Berufung

Seelsorge in einem ausgehöhlten Spanien. Tagebuch eines Priesters aus Serrano

Wir besuchten zwei Dörfer im leeren Spanien, um mehr über die Arbeit eines jungen Priesters dort zu erfahren. Es handelt sich um Gebiete, in denen die Bevölkerung dünn und verstreut ist und eine kleine Anzahl von Priestern zahlreiche Gemeinden betreut. Eine Entwicklung, die Schwierigkeiten mit sich bringt... und viele Möglichkeiten.

Carlos Azcona-31. Januar 2021-Lesezeit: 5 Minuten
Isaac Hernando González mit einigen Gemeindemitgliedern

Heute fahren wir in die Gegend von Burgos in der Sierra de la Demanda. Um die Hauptstadt der Region, Salas de los Infantes (in Erinnerung an die sieben Infanten von Lara), verteilen elf Priester und ein Seminarist die pastorale Arbeit, um die etwas mehr als 11.000 Einwohner einer in mehr als sechzig Ortschaften verstreuten Bevölkerung zu betreuen. Es gibt zahlreiche und vielfältige Initiativen, die nicht nur in dieser Zeit der Pandemie, sondern das ganze Jahr über im Rahmen der so genannten Erzpriestertum der Sierra der Erzdiözese Burgos.

Verstreute Bevölkerung

Das erste, was an der pastoralen Arbeit der Priester in dieser Region auffällt, ist die Streuung der Bevölkerung in vielen Dörfern. Es gibt zwei große Zentren: Salas de los Infantes (1.955 Einwohner) und Quintanar de la Sierra (1.658); mehrere mittelgroße Orte: Huerta del Rey (923), Palacios de la Sierra (725), Hontoria del Pinar (661), Vilviestre del Pinar (520), Canicosa (449), Araúzo de Miel (306) und Regumiel (340). Der Rest sind fast sechzig Dörfer, von denen kaum ein Dutzend mehr als hundert Einwohner hat.

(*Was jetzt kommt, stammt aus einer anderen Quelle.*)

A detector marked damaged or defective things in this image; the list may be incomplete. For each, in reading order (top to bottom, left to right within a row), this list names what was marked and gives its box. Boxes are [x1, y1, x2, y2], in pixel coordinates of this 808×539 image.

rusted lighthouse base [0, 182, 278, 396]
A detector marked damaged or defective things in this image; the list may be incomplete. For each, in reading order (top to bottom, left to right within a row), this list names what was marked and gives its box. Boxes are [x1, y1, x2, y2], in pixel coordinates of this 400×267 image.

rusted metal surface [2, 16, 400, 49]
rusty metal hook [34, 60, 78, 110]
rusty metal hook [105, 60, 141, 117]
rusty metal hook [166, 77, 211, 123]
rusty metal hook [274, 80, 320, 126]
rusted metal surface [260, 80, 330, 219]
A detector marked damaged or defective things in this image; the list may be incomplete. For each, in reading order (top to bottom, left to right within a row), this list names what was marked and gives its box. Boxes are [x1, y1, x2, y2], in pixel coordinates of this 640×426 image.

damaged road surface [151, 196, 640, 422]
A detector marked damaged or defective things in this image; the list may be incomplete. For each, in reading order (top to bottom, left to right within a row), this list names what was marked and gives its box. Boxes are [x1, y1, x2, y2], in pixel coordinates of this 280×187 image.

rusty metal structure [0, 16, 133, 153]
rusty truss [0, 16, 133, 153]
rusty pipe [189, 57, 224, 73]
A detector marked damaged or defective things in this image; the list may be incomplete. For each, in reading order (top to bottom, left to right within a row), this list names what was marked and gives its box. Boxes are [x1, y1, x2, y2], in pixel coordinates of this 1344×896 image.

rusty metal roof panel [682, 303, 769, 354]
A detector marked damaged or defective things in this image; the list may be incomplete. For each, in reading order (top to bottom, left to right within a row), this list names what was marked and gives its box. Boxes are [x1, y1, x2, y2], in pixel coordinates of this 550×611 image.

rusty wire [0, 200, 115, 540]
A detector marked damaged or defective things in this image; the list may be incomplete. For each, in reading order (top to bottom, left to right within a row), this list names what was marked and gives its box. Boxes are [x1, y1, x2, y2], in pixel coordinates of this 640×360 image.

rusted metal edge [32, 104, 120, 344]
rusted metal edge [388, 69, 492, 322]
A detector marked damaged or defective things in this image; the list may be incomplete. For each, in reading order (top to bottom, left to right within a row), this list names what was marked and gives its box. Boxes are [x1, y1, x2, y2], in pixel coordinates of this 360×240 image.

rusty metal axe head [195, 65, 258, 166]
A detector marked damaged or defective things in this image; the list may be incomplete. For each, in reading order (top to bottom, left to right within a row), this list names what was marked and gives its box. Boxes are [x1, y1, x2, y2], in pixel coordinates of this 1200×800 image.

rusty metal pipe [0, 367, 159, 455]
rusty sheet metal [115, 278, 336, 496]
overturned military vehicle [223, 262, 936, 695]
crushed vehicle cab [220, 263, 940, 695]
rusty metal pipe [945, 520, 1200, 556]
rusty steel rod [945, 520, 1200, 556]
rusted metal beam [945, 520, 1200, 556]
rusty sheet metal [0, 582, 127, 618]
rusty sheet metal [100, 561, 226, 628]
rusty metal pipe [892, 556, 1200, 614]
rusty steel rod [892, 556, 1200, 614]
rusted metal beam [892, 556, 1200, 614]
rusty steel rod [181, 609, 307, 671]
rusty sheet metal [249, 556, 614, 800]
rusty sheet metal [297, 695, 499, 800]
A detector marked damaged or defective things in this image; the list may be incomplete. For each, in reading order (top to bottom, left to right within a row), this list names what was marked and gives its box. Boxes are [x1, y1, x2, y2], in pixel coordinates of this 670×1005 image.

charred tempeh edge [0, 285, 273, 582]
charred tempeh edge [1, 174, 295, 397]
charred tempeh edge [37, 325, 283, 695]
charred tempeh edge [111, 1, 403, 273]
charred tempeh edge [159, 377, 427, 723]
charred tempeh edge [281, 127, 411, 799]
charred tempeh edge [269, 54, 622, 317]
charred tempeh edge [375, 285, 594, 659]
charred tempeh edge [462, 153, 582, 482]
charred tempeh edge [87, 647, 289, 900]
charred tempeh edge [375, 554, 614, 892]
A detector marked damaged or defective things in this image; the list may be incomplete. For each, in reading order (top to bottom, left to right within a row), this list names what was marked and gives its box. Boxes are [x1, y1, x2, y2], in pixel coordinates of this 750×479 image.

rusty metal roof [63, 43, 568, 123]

Dies ist also ein deutliches Beispiel dafür, was in Spanien nicht mehr vorhanden ist. Aber es ist eine Gegend mit viel natürlichem Charme und einer Lebensqualität, die in den Großstädten oft fehlt. Die Besonderheiten der Region bedeuten auch, dass sich die Aufgabe der Priester immer wieder neu erfinden muss, immer auf der Suche nach neuen Wegen, um den Gemeindemitgliedern nahe zu sein. Es reicht nicht mehr aus, nur die Glocken zu läuten, um die Menschen in die Kirchen zu locken, von denen viele übrigens wahre Kunstwerke sind. Es ist notwendig, von Haus zu Haus zu gehen, Familie für Familie, eine nach der anderen. Wie in den frühen Tagen des Christentums. Jeden einzelnen persönlich kennen zu lernen, ist zweifellos eine der größten Befriedigungen, die ein Seelsorger unter diesen Umständen erfahren kann.

Der Pfarrer und die Gemeindemitglieder

Isaac Hernando González begrüßt uns in zwei Dörfern der Region. Als junger Priester, noch nicht einmal dreißig Jahre alt, beginnt er seinen priesterlichen Dienst in diesen Ländern. Obwohl er die Gegend seit drei Jahren kennt: Er hat dort seine letzte Phase der pastoralen Ausbildung als Seminarist und sein Diakonatsjahr verbracht. Konkret ist er seit letztem Sommer Pfarrer von Canicosa und Regumiel. Zwei Gemeinden, die wir zuvor als Gemeinden mittlerer Größe beschrieben haben.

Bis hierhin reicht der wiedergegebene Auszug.